So here's some thoughts on the opera in general but also this production in specific.  (Spoiler: It was really good)  Like in my pieces on Tosca and Frida, this isn't quite going to be a review of the show, though I will do some of that, but more of an exploration of the opera, focusing mostly on the characters and the storytelling,

 

And my standard disclaimer: I am a layman, not an opera critic and apologies in advance to the stage crew for this one.  I don't know anything about that craft, so don't feel like I have anything useful to say other than: Great job, it looked awesome!

 

I'll follow this up in a future part 2, after I read the novel and see what i can glean about how Donizetti and librettist Cammarano chose to adapt it. 

 

Opera - Summary and Background

 

(Spoilers ahead.  I didn't read the plot synopsis before seeing the show and I'm glad I did.  The famous event in was pretty shocking.)

 

This is a tragedy set mostly at Lammermoor castle in 17th century Scotland, though It is sung in Italian.  It's the story of Lucia, her brother Enrico, and Enrico's enemy Edgardo.  Lucia and Edgardo have fallen in love and Enrico, wanting to make a political alliance by marrying her off to someone else, tricks her into thinking Edgardo has spurned her.  Distraught, and at Enrico's forceful insistence, she signs a marriage contract with Enrico's potential ally Arturo.   Edgardo crashes the wedding, curses everyone, then leaves.  That night Enrico goes to Edgardo's castle and challenges him to a duel the next morning.  Meanwhile, at the wedding celebration, the priest Raimondo comes running in to tell the revelers that Lucia has murdered Arturo.    Lucia enters, has a pretty epic mad scene and then collapses.  Edgardo, at his family's cemetery, sings about his intention to let Enrico kill him.  He sees a procession of mourners from Lammermoor castle and learns that Lucia is dead.  He kills himself.  The end.

  

Gaetano Donizetti (1797-1848) was one of what Professor Robert Greenberg called "the three indispensable composers of bel canto opera" along with Vincenzo Bellini and Gioachino Rossini.  (The Great Courses, How to Listen to and Understand Great Music, Lecture 37.)  

Bel Canto literally means "beautiful singing" as I understand it has become kind of a shorthand for early 19th Century Italian opera.  It was popular, commercialized, and sometimes cranked out extremely quickly.  Donizetti himself wrote more than 70 operas.   For point of reference, that's quite a bit more than most of the other opera giants like Rossini (39), Verdi (26), Mozart (22, generously), Wagner (13), and Puccini (12).  From my rather casual cruise around the internet, it looks like Lucia di Lammermoor is probably Donizetti's most popular work, though Opera Orlando performed his Daughter of the Regiment last season.

 

Bel Canto may have been popular but not everyone was a fan, especially French and German composers who thought it was trite, light, and safe.  Hector Berlioz said "To the Italians music is a sensual pleasure, and nothing more.
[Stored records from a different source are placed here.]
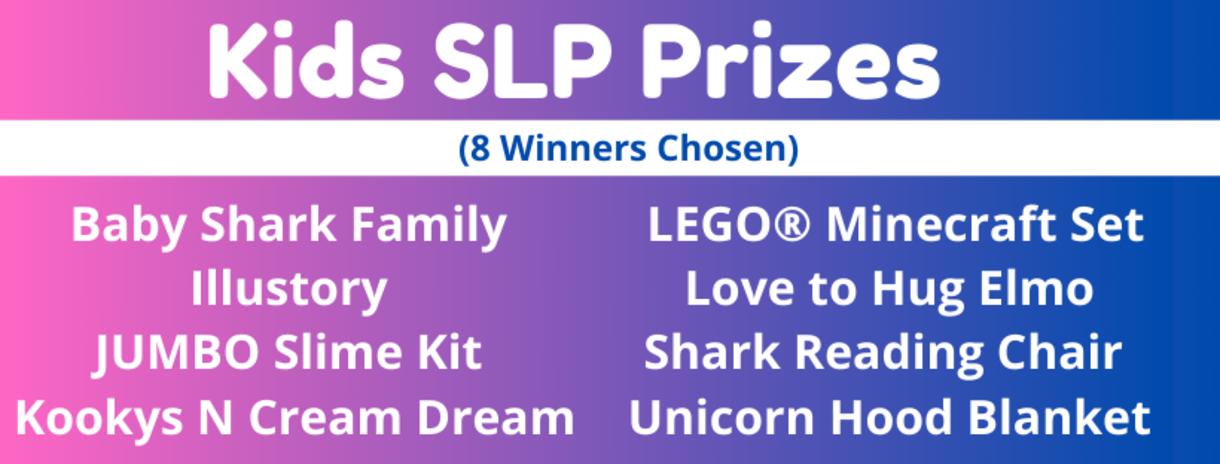 Kids SLP Prizes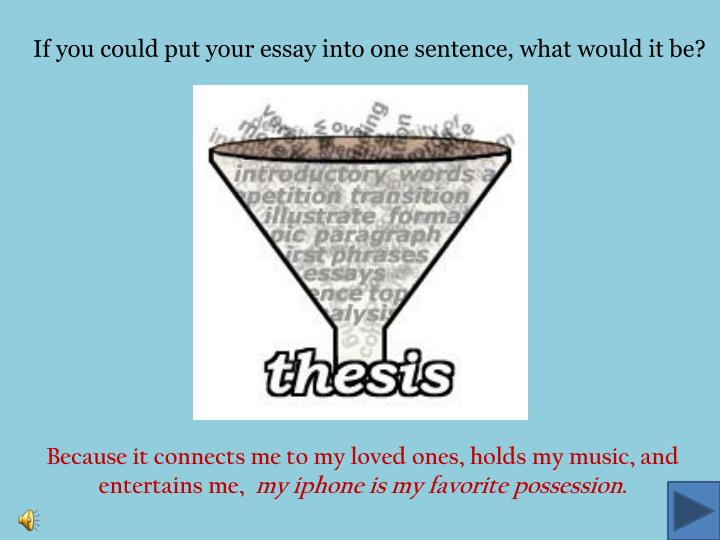 If you could put your essay into one sentence, what would it be?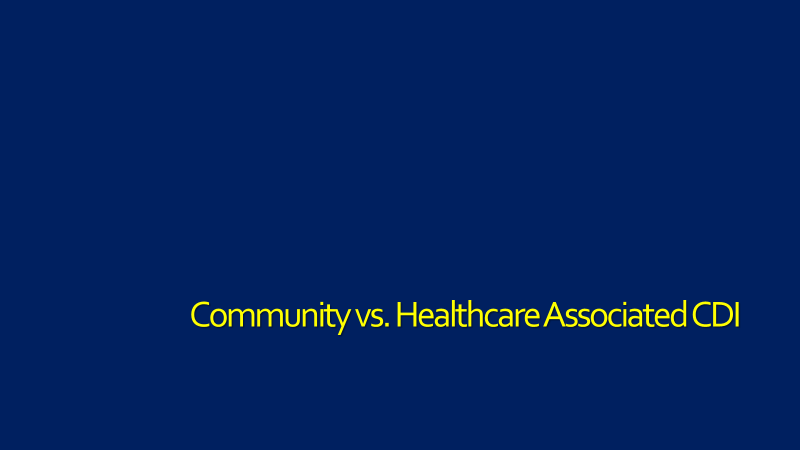 Healthcare vs. Community Associated CDI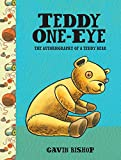 Teddy One-Eye: The Autobiography of a Teddy Bear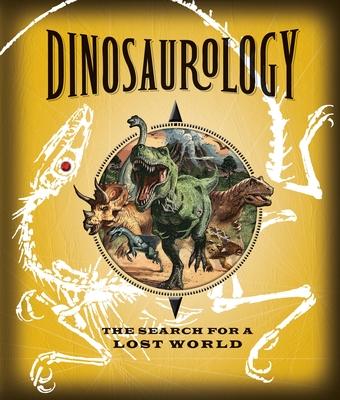 Dinosaurology (Ologies) Cover Image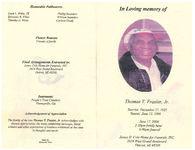Thumbnail for In loving memory of Thomas T. Fraiser, Jr., June 17, 2006, 2:30 p.m. family hour, 3:00 p.m. funeral, James H. Cole Home for Funerals, INC., 2624 West Grand Boulevard, Detroit, MI 48208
For this most beautiful form of expression they have scarcely more respect than for the culinary art. In fact, they like music which they can take in at first hearing, without reflection or attention, just as they would do with a plate of macaroni."

Which...damn.

Lucia di Lammermoor's mad scene aria, "il dolce suono" ("The sweet sound"), feels like the dramatic centerpiece and showstopper.  WIth the caveat that I am not a singer, let alone and opera singer, it's very impressive and sounds like it's really technically demanding.  Also, apparently it's at least partially what the blue alien sings in the opera scene in The Fifth Element.  (I haven't seen that movie in a really long time, so I'm just going to accept that fun fact as true.)

 

The Opera Orlando Production

 

Cast:

Lucia Stark                     Marnie Breckenridge 

Edgardo Greyjoy           Ben Gulley 

Enrico Stark                    Gabriel Preisser 

Raimondo                       Zaikuan Song 

Septa Alisa                     Linda Maritza Collazo 

Arturo Arryn                   David Soto Zambrana 

Normanno                     John Teixeira

 

An Insultingly Short Review

 

This show had probably the loudest standing ovation of any Opera Orlando production I've seen.  It was well deserved.  The three principals, Marnie Breckenridge (Lucia), Ben Gulley (Edgardo), and Gabriel Preisser (Enrico) were all excellent.      

 

The applause, enthusiastic for the whole cast, became deafening when Marnie Breckenridge took her bow, which wasn't all that surprising.  Both her singing and acting in the mad scene were incredible.  The scene is also pretty long and focused entirely on her, so Breckenridge's ability to maintain its energy and intensity was impressive.

 

Ben Gulley, who has been featured in two other Opera Orlando productions and a summer concert recital, was also heartily cheered.  He's obviously a great singer and, considering how smiley and affable he is in real life, he's surprisingly good at playing sort of a self-centered jerk. (More on that later)

 

During his bow, Gabriel Preisser, the Executive Director of Opera Orlando whom probably everyone in the crowd has met at least once, got boo'd extremely loudly for playing Enrico.  It was very funny, and Preisser grinned and egged it on.

 

The ensemble was also great as was the music, provided by the Orlando Philharmonic.  Steinmetz Hall is an awesome venue for the opera and the sets, costuming, and lighting were really interesting and served the story well.

 

It was a very rewarding experience.  If you live in Orlando you probably should have gone and seen it.  So good luck with that time machine; maybe keep an eye out for next season where there will be a production of another Scottish story.   (Hint: Macbeth)

 

Note: Lucia's libretto is divided into 3 acts, but this production arranged the story into 2 by combining the libretto's Act 1 and Act 2.  So if I say "Act 2", I mean Orlando Opera's Act 2, which is the libretto's Act 3.

 

Game of Thrones

 

The most obvious production detail of note in this run was the setting.  Opera Orlando went with a Game of Thrones theme, changing some character family names and place names.  Enrico Ashton became Enrico Stark, Arturo Bucklaw became Arturo Arryn, Lammermoor Castle became Winterfell, and Wolfscrag the Iron Islands, etc.

 

The changes were mostly cosmetic (costuming, house sigils, etc) but the slight adjustments to the libretto did inject some interesting character sub/meta-text and knowing that the opera was now set in the hyper-violent Westeros crystallized the stakes a bit.  For example, In the original libretto, Enrico has the line:

 

William is dead - we shall see Mary upon the throne.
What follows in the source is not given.